▶ [Objective] Retype all of the records below word for word, without changing anything. Leave the pictures out of your answer.

*** Provided entries ***

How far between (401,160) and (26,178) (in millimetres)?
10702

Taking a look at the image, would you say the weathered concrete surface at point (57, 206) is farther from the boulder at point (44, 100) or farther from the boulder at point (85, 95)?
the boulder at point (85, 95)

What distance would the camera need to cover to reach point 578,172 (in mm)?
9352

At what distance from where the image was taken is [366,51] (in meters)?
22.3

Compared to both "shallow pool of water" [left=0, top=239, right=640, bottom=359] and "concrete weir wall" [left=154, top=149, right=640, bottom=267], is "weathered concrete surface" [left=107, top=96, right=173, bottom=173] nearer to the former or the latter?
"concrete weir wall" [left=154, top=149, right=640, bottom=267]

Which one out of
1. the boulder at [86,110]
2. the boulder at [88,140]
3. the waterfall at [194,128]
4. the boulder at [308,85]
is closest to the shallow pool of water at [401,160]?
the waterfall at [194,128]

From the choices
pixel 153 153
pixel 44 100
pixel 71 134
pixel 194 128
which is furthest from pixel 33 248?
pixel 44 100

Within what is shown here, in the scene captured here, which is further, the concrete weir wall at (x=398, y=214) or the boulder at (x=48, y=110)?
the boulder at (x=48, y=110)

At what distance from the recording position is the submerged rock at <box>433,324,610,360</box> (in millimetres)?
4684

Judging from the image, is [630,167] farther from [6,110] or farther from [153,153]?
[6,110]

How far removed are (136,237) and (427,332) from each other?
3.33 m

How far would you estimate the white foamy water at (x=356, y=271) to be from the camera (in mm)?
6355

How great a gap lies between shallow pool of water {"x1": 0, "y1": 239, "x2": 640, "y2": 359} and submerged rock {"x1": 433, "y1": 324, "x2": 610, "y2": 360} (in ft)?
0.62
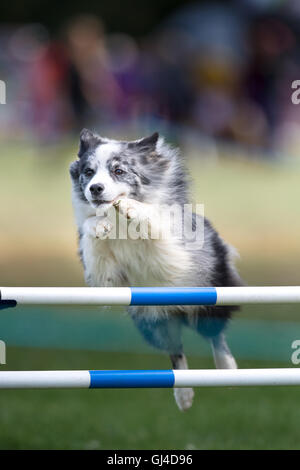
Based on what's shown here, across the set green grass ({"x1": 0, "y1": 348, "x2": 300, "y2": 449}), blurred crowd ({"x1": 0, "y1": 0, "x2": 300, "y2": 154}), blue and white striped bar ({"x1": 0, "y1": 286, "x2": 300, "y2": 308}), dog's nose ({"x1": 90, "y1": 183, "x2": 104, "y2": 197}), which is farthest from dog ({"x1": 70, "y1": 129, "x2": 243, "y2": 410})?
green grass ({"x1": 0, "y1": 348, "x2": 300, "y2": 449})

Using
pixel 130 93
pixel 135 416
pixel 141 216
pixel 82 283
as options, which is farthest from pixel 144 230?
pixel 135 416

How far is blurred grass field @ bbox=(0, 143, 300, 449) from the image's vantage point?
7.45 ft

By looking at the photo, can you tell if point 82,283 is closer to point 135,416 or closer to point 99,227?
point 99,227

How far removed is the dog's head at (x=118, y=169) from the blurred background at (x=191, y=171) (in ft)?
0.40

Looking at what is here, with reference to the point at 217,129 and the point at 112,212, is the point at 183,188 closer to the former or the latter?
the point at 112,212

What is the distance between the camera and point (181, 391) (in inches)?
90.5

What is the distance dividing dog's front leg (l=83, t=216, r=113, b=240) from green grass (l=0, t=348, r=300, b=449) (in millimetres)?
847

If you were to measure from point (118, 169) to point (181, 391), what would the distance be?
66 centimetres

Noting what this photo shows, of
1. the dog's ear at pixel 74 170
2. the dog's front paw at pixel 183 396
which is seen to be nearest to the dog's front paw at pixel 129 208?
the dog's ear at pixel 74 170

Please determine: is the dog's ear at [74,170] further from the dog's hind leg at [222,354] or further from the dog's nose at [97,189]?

***

▶ [Correct result]
How far between (401,160) and (26,178) (in millimetres)?
10702

Taking a look at the image, would you say the weathered concrete surface at point (57, 206) is farther from the boulder at point (44, 100) or farther from the boulder at point (85, 95)?
the boulder at point (85, 95)

What distance would the camera need to cover to reach point 578,172 (in mm)?
9352

At what distance from where the image was taken is [366,51] (in meters)?
22.3

Compared to both "shallow pool of water" [left=0, top=239, right=640, bottom=359] and "concrete weir wall" [left=154, top=149, right=640, bottom=267], is "weathered concrete surface" [left=107, top=96, right=173, bottom=173] nearer to the former or the latter?
"concrete weir wall" [left=154, top=149, right=640, bottom=267]

Which one out of
1. the boulder at [86,110]
2. the boulder at [88,140]
3. the waterfall at [194,128]
4. the boulder at [308,85]
is closest to the shallow pool of water at [401,160]?
the waterfall at [194,128]

From the choices
pixel 153 153
pixel 44 100
pixel 71 134
pixel 194 128
which is furthest from pixel 33 248?
pixel 44 100

Within what is shown here, in the scene captured here, which is further, the concrete weir wall at (x=398, y=214) or the boulder at (x=48, y=110)?
the boulder at (x=48, y=110)

At what distance from the recording position is the submerged rock at <box>433,324,610,360</box> (in millimetres)?
4684

Judging from the image, is [630,167] farther from [6,110] or farther from [153,153]?
[6,110]

How far removed are (136,237) and (427,332) from each other?
3.33 m

How far would you estimate the white foamy water at (x=356, y=271) to be from the camera (in mm)?
6355

How great a gap lies between shallow pool of water {"x1": 0, "y1": 239, "x2": 640, "y2": 359} and submerged rock {"x1": 433, "y1": 324, "x2": 610, "y2": 360} (in ft)?
0.62
Based on what's shown here, across the set green grass ({"x1": 0, "y1": 348, "x2": 300, "y2": 449}), blurred crowd ({"x1": 0, "y1": 0, "x2": 300, "y2": 154}), blue and white striped bar ({"x1": 0, "y1": 286, "x2": 300, "y2": 308}), dog's nose ({"x1": 90, "y1": 183, "x2": 104, "y2": 197}), which is farthest from dog ({"x1": 70, "y1": 129, "x2": 243, "y2": 410})?
green grass ({"x1": 0, "y1": 348, "x2": 300, "y2": 449})

Using
pixel 130 93
pixel 135 416
pixel 141 216
pixel 82 283
as options, which is farthest from pixel 144 230?
pixel 135 416

How far is blurred grass field @ bbox=(0, 143, 300, 449) from the image's vantage point?
7.45 ft

By looking at the photo, can you tell if point 82,283 is closer to point 135,416 or closer to point 99,227?
point 99,227

How far removed is the dog's head at (x=118, y=169) from the blurred background at (x=191, y=171) (in ft)?
0.40

Looking at what is here, with reference to the point at 217,129 and the point at 112,212, is the point at 183,188 closer to the former or the latter?
the point at 112,212

What is the distance between the camera and point (181, 391) (in inches)?
90.5

What is the distance dividing dog's front leg (l=83, t=216, r=113, b=240) from green grass (l=0, t=348, r=300, b=449) (in millimetres)?
847

If you were to measure from point (118, 169) to point (181, 391), what would the distance be?
66 centimetres

Noting what this photo shows, of
1. the dog's ear at pixel 74 170
2. the dog's front paw at pixel 183 396
which is seen to be nearest to the dog's front paw at pixel 129 208?
the dog's ear at pixel 74 170

Please determine: is the dog's ear at [74,170] further from the dog's hind leg at [222,354] or further from the dog's nose at [97,189]?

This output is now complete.